TASK:
Write out the lines below word for word, leaving out the pictures.

SUPPLIED INFORMATION:
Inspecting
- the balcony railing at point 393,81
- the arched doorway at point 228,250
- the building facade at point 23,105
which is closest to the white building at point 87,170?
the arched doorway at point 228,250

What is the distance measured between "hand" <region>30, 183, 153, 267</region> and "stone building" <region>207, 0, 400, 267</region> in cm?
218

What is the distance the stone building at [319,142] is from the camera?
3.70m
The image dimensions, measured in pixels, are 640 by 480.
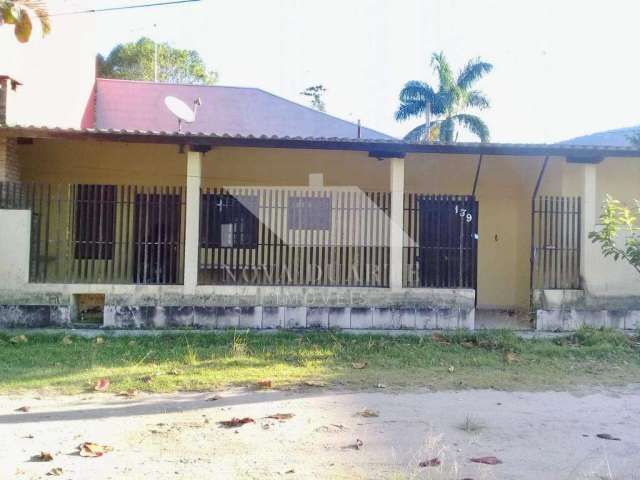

EXERCISE ANSWER:
Inspecting
- the balcony railing at point 393,81
- the arched doorway at point 228,250
- the building facade at point 23,105
which is closest to the white building at point 87,170?
the arched doorway at point 228,250

What is the distance measured between "hand" <region>30, 183, 153, 267</region> and "stone building" <region>207, 0, 400, 267</region> in cm?
218

What is the distance the stone building at [319,142] is from the camera?
3.70m
The image dimensions, measured in pixels, are 640 by 480.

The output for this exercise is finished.